● Instruction: Format the lines of the items below as a JSON list of strings, one string per line, starting with the line that contains "Given the positions" and going on through the last line of the items. Leave out blank lines.

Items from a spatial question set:
__________
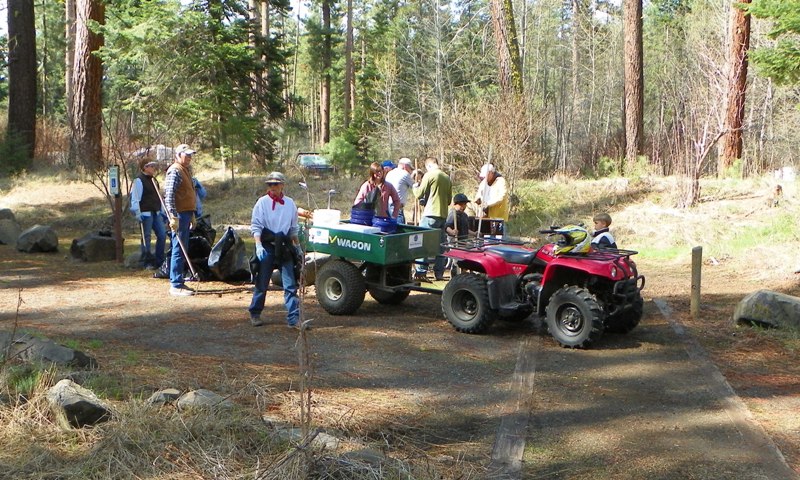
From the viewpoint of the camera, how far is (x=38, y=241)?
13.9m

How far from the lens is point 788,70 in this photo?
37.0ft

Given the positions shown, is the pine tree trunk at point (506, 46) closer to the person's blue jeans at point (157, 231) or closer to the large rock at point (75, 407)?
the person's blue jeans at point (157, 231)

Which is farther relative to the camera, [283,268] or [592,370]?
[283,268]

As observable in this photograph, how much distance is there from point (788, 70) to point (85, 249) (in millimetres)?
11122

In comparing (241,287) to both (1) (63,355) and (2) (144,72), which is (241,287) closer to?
__________
● Answer to this exercise:
[
  "Given the positions shown, is the pine tree trunk at point (506, 46) closer to the person's blue jeans at point (157, 231) or closer to the large rock at point (75, 407)?",
  "the person's blue jeans at point (157, 231)",
  "Which is farther relative to the camera, [283,268] or [592,370]?",
  "[283,268]",
  "As observable in this photograph, how much distance is there from point (788, 70) to point (85, 249) (in millimetres)?",
  "11122",
  "In comparing (241,287) to both (1) (63,355) and (2) (144,72), which is (241,287) closer to?"
]